Я делаю вид, что услышал это впервые. Следует вторая мысль:

- Главное не играть.

Охотно соглашаюсь. Дальше говорится:

{39} - И короны у него на голове не должно быть.

Ну, конечно же, не должно быть.

А что же должно быть? Какой же он, Лир?..

Отношения между режиссером и актером,- пишет Питер Брук, -танец. "Танец точная метафора: вальс режиссера, актера и текста" ("Empty Space").

Не только вальс, бывает и вступление к русской: артист, как красная девица, стоит на месте, лишь помахивая платочком, режиссер обхаживает его, упрашивая вступить в пляс. Случается, что на этом танец и заканчивается.

Самое трудное в работе с актером - убедить его прежде всего "закрыться на переучет". Какую бы роль ему ни предложили, он начинает со своей последней. Пробует приспособить то, что уже испробовано им с успехом, и к новому образу. Иногда это делается бессознательно.

Для Шекспира такой товар не годится.

Особенно трудно с киноартистами. Обычно их и приглашают еще раз сыграть так же, как они уже не раз играли. Их вдвигают в картину, как готовую деталь.

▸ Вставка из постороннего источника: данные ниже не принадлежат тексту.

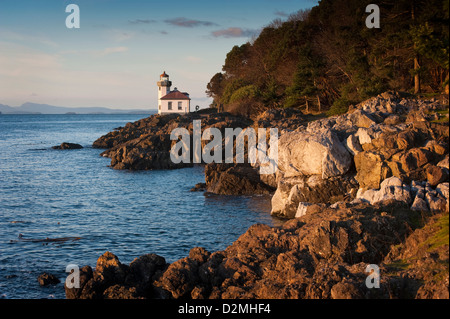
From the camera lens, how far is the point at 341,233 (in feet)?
50.1

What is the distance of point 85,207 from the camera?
3136 centimetres

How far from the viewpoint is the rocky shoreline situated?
40.9 ft

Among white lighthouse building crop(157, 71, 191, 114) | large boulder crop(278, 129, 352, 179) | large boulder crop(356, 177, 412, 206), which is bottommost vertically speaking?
large boulder crop(356, 177, 412, 206)

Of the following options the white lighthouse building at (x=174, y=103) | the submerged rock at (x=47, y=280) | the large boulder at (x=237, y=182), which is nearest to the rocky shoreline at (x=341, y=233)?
the submerged rock at (x=47, y=280)

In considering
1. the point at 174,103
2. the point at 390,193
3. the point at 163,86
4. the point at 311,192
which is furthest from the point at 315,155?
the point at 163,86

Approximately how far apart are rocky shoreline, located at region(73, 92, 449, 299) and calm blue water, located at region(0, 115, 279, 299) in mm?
3434

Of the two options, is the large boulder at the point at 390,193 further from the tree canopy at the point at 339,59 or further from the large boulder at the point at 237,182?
the large boulder at the point at 237,182

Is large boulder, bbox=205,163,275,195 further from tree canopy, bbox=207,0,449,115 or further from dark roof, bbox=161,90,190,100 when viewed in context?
dark roof, bbox=161,90,190,100

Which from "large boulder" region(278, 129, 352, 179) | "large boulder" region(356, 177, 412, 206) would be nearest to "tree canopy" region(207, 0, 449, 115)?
"large boulder" region(278, 129, 352, 179)

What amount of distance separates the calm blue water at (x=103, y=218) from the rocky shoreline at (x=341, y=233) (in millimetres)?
3434

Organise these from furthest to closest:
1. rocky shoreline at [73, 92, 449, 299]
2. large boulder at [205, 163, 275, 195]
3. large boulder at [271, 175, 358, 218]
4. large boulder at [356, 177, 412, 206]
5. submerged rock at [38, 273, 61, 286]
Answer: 1. large boulder at [205, 163, 275, 195]
2. large boulder at [271, 175, 358, 218]
3. large boulder at [356, 177, 412, 206]
4. submerged rock at [38, 273, 61, 286]
5. rocky shoreline at [73, 92, 449, 299]
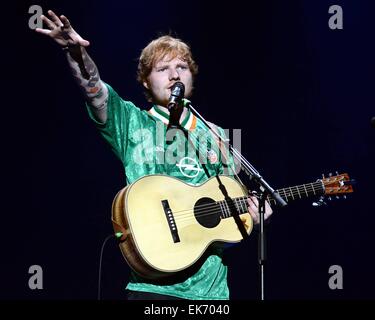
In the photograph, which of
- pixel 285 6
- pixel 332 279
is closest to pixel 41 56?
pixel 285 6

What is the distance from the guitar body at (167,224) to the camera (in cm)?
282

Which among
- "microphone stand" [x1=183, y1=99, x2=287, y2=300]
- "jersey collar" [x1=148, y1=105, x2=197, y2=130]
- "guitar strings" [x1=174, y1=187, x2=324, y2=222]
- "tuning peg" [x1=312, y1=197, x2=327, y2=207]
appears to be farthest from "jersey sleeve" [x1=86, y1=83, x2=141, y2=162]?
"tuning peg" [x1=312, y1=197, x2=327, y2=207]

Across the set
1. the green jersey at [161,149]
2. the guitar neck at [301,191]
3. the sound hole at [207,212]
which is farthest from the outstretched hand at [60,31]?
the guitar neck at [301,191]

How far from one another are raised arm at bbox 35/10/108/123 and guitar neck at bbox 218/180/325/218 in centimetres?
71

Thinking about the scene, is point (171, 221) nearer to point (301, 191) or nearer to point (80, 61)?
point (301, 191)

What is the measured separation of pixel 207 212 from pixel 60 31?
1.06m

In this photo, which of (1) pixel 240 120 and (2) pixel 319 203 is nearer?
(2) pixel 319 203

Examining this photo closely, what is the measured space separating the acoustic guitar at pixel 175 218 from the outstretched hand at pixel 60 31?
0.68 meters

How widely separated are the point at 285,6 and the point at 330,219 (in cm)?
151

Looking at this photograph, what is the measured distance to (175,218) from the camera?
2961mm

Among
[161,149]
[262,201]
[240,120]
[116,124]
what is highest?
[240,120]

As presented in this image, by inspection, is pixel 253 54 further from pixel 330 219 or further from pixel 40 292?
pixel 40 292

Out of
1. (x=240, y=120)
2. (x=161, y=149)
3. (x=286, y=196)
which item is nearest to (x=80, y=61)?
(x=161, y=149)

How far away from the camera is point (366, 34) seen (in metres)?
4.46
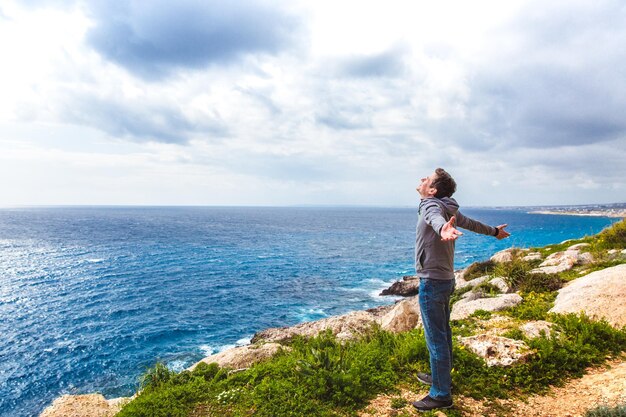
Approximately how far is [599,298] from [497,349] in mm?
5585

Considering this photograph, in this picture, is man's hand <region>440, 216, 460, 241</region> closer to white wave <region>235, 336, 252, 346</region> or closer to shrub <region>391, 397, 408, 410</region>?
shrub <region>391, 397, 408, 410</region>

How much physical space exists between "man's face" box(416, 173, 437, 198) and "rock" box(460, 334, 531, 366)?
399 cm

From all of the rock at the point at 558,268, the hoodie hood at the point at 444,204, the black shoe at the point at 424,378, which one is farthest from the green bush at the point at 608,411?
the rock at the point at 558,268

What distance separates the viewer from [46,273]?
155 ft

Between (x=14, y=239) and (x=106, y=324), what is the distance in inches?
3145

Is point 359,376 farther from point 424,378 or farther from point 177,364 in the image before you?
point 177,364

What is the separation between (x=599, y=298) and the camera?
10109 mm

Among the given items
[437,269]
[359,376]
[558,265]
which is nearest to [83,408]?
[359,376]

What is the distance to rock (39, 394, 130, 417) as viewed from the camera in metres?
10.4

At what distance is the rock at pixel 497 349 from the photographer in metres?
6.76

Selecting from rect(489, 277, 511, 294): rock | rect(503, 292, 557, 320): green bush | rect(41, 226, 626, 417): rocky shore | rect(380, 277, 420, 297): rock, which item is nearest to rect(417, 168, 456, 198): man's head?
rect(41, 226, 626, 417): rocky shore

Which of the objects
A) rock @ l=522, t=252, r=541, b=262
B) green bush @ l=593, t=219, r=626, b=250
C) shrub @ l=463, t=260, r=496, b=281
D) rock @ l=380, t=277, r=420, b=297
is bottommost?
rock @ l=380, t=277, r=420, b=297

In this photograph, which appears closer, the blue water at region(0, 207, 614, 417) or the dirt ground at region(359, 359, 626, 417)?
the dirt ground at region(359, 359, 626, 417)

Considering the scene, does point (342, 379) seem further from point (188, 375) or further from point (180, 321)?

"Среди хрюканья и рева, нытья и декламации мужал и креп ее голос, родственный голосу Блока, - писал Осип Мандельштам о Вере Комиссаржевской. Театр жил и будет жить человеческим голосом" ("Египетская марка").

Утверждая именно это, силу естественной речи, поэт восклицал: "Лучше Петрушка, чем Кармен и Аида, чем свиное рыло декламации".

Кинорежиссеры, борясь за естественность, противопоставляют декламации и пафосу обыденность речи. Артисты бормочут перед микрофоном; слова при этом как бы выпариваются; русская речь становится похожей на эсперанто.

Так, действительно, иногда говорят в жизни.

Но у русского Шекспира (переводов Пастернака) иной звук голоса: естественность, прозаичность, даже нарочитая антипоэтичность некоторых мест-все это голос большого поэта, и ритм его дыхания всегда ощутим.

Звук-какое это сложное понятие. Взятый тон. Разве дело только в слышимом? ..

Что в ней рыдало? Что боролось?

Чего она ждала от нас?

писал Блок о Комиссаржевской.

{40} Гоголь слышал странный звук струны, звенящей в тумане, им кончались "Записки сумасшедшего".

Блок повторил этот образ, но усилил, изменил характер звука:

Так звени стрелой в тумане,

Гневный стих и гневный вздох.

Лир может (и, видимо, должен) говорить негромко и, конечно же, совершенно естественно, но мысль и чувство должны звенеть стрелой в тумане.

Должно пройти немало событий, прежде чем Лир окажется в одиночестве. Вначале толпы сытых и гладких угодников окружают короля. Потом штат сокращают наследницы; потом он сам собой сокращается: кто станет прислуживать тому, кто уже не в силе? ..

Остаются Кент и шут. Потом остается он один, старый, сошедший с ума человек.

Перемен в пьесе множество, но время действия кратко: вместе, с потерей власти почти мгновенно человек перестает быть человеком.

Ничего дикого, примитивного, доисторического в начале быть не должно. Все куда более похоже на современные дипломатические приемы: вежливые, непроницаемые лица, звериное, дикое существо запрятано под цивилизованной внешностью.

Эдмонд становится полководцем. Он не только храбро сражается, но, что куда важнее, делает государственную карьеру. Он далеко ушел, даже по внешности, от бесправного положения в доме своего отца. На войне он окружен охраной, исполнителями его приказов.